Overall, the Linear Regression model seems like a good start, but because the R2 for the model is low when only analyzing one independent variable, the modeler might next want to try to add all of the available variables for the next linear regression analysis. The results for all of the variables being included in the regression show the following:

The Summary results tab shows the following information:


Linear Regrsssion summary table

The R2, or accuracy of the model, has improved to 0.62 and the Standard Error has decreased.

The Data results tab shows the following table:


Linear Regression data table

Sorting them by Coefficient value (clicking on the column header 'Coefficient') shows the Independent Variables, Superplasticizer, and Cement have the strongest linear correlation effect on the Concrete Strength.

Sorting them by P-value (clicking on the column header 'P-value') shows the Independent Variables, Age, Blast Furnace Slag, and Cement, have the highest confidence level in their significance in the model.

The Residual Plot again displays a random distribution of the Residuals around the Concrete Strength fit value horizontal line.



The Q-Q Plot again displays a normal distribution of the model's prediction errors.


Q-Q Plot displaying a normal distribution.
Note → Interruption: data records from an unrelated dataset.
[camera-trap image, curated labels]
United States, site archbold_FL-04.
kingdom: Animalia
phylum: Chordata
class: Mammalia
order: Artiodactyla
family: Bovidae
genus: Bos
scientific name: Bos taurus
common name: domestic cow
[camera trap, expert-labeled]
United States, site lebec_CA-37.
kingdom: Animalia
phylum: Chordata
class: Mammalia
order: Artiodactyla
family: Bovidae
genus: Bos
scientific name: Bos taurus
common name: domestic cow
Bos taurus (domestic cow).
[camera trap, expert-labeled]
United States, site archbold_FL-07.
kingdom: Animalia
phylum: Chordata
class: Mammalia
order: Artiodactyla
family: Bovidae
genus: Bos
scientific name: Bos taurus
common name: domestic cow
To obtain the Linear Regression model's predictions for the Concrete Strength based on the component amounts in the mixture, the modeler should add in the Linear Regression Prediction Operator and link it to both the DB Table source and the Linear Regression Operator, as follows:


Linking the modeling operators to the data source

The results add an extra column to the data that provides the PredictedConcrete Strength value, P(MPa), in addition to the actual observed Concrete Strength value, MPa.


Concrete Strength values

Summary

The lesson here is that although the obtained R2 is below the general 0.8 rule of thumb, an R2 of 0.62 is certainly an improvement over the initial model fit and the results overall still provide a nice linear regression model with all of the residual plots looking good.

Note: Either the un-modeled portion of the R2 is a factor orthogonal to the known data and, if found, could improve the model quality or it is just un-correlated noise and would not help enhance the model.

The modeler has to decide if the predictions provided by the model are "good enough" for the business goals at hand.